Direction A:
Render everything from the start of the rows below down to and including the line containing "5.88 meters" as a Markdown table with the columns No. and Line, numbering each line and leaving out blank ones.

Excerpted passage:

———

Disco. Earth Shoes. Pet rocks. Eight-track tape players. Jimmy Carter.
Please, let’s not go back to the 1970s.
They’re trying in Hawaii, imposing gasoline price controls that well could bring back that horror of the 1970s, gas lines.
The only state with higher average prices than California, the Aloha State will soon put into effect a new state law slapping a ceiling on gas prices, reported the Aug. 25 Sacramento Bee. It seems to be the first such price control on gasoline in the United States in more than two decades.
The law isn’t completely inflexible — the ceiling will be based on wholesale prices in the 48 mainland states. However, the Hawaiian islands are an isolated market; such markets generally bring more price fluctuations than larger markets, such as the U.S. mainland.
But any interference with the price mechanism will cause market distortions, possibly including the long gas lines such as those precipitated by the price controls of the 1970s. The gasoline crisis ended in 1981 when President Ronald Reagan abruptly ended gas price controls. They had been on a gradual path toward elimination by 1985, under a law signed by Jimmy Carter in 1979.
Price controls are a bad idea because they don’t take into account the reality of supply and demand, said Esmael Adibi, director of the Center for Economic Research at Chapman University in Orange, Calif. He said gas and oil prices now are high because demand is high, not only in the United States, but across the world, as China, India and other emerging economies grow rapidly.

———

Data to use:
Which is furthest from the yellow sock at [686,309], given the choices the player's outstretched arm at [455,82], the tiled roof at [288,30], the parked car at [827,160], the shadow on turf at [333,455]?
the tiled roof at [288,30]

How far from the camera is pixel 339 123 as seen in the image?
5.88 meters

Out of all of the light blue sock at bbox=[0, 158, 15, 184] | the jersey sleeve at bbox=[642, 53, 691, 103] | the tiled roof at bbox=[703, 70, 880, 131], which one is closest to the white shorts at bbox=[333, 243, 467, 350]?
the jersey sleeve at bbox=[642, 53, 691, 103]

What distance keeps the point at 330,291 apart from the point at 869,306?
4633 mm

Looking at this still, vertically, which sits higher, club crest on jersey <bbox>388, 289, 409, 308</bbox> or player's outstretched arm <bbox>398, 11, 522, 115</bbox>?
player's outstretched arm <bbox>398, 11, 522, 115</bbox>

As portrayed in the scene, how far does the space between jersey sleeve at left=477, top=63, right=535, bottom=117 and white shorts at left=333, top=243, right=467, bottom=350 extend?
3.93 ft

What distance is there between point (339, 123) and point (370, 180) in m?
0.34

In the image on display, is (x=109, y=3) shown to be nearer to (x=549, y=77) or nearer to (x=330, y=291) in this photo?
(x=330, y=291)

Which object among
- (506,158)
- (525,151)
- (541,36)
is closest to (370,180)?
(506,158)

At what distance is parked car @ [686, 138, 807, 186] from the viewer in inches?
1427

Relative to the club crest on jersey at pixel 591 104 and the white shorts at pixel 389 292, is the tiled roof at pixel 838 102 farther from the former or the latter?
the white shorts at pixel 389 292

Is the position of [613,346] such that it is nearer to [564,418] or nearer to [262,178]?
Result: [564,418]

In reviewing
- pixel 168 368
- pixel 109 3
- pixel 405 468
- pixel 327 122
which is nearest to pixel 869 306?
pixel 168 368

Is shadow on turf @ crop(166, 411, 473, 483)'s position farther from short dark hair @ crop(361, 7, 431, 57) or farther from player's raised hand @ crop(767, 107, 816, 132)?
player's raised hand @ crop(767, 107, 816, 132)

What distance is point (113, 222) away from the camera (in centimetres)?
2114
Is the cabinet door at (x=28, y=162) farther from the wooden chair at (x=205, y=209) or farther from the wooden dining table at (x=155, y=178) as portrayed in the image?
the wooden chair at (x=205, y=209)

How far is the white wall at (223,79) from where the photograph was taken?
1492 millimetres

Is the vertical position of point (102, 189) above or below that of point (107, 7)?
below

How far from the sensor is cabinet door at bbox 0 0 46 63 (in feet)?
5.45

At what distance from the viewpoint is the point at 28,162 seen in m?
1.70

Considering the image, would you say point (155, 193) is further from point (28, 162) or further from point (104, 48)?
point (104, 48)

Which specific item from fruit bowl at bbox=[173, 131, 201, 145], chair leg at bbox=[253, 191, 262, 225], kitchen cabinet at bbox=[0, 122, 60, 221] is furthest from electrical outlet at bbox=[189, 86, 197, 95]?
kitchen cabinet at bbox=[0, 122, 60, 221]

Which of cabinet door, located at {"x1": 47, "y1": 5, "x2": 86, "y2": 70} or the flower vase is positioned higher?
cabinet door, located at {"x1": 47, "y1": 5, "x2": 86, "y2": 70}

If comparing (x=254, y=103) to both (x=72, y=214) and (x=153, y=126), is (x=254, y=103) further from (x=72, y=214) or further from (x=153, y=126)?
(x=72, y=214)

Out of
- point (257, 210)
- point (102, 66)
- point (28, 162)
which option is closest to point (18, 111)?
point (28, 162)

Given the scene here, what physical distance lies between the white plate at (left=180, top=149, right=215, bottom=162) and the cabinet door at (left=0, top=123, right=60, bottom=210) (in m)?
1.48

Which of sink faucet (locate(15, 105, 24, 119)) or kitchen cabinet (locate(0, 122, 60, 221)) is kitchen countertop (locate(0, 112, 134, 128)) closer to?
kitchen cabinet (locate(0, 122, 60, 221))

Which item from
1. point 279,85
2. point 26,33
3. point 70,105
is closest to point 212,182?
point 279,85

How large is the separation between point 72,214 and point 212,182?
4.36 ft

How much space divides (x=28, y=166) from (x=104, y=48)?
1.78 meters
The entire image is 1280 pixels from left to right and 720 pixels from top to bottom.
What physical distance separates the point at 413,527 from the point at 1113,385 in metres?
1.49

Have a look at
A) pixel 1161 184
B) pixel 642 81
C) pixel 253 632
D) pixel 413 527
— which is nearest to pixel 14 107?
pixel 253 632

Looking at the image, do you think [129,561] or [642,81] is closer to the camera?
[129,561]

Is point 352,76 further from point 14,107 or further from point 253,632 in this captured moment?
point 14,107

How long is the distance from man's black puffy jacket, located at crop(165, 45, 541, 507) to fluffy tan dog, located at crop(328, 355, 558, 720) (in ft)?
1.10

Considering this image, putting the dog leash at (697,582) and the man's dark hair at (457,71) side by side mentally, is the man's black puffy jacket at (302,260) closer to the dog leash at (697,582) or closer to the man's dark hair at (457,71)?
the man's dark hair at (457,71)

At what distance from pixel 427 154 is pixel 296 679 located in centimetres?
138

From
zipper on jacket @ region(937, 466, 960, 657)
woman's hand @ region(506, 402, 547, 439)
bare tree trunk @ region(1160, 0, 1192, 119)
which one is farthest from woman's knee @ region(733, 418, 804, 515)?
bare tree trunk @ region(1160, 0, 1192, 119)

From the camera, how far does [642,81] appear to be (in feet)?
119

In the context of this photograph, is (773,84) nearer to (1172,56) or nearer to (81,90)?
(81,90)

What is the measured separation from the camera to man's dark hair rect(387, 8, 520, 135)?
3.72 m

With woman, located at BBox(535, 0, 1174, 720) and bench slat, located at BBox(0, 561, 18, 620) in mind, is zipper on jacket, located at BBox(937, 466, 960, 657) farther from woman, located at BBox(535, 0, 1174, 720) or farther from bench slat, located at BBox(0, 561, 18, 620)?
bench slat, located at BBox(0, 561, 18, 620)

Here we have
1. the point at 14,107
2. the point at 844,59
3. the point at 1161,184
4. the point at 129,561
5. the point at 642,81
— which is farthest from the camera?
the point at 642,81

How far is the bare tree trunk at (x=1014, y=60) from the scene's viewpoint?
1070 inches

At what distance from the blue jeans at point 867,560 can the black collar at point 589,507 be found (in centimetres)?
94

———

Direction B:
Answer these questions about the article on Hawaii's gasoline price controls:
(i) Which newspaper reported the new Hawaii law, and on what date?
(ii) In what year did the gasoline crisis end, and which president ended gas price controls?
(iii) What position does Esmael Adibi hold?

Expected output A:
| No. | Line |
|---|---|
| 1 | Which is furthest from the yellow sock at [686,309], given the choices the player's outstretched arm at [455,82], the tiled roof at [288,30], the parked car at [827,160], the shadow on turf at [333,455]? |
| 2 | the tiled roof at [288,30] |
| 3 | How far from the camera is pixel 339 123 as seen in the image? |
| 4 | 5.88 meters |

Expected output B:
(i) The Sacramento Bee, on Aug. 25.
(ii) 1981; President Ronald Reagan.
(iii) Director of the Center for Economic Research at Chapman University in Orange, Calif.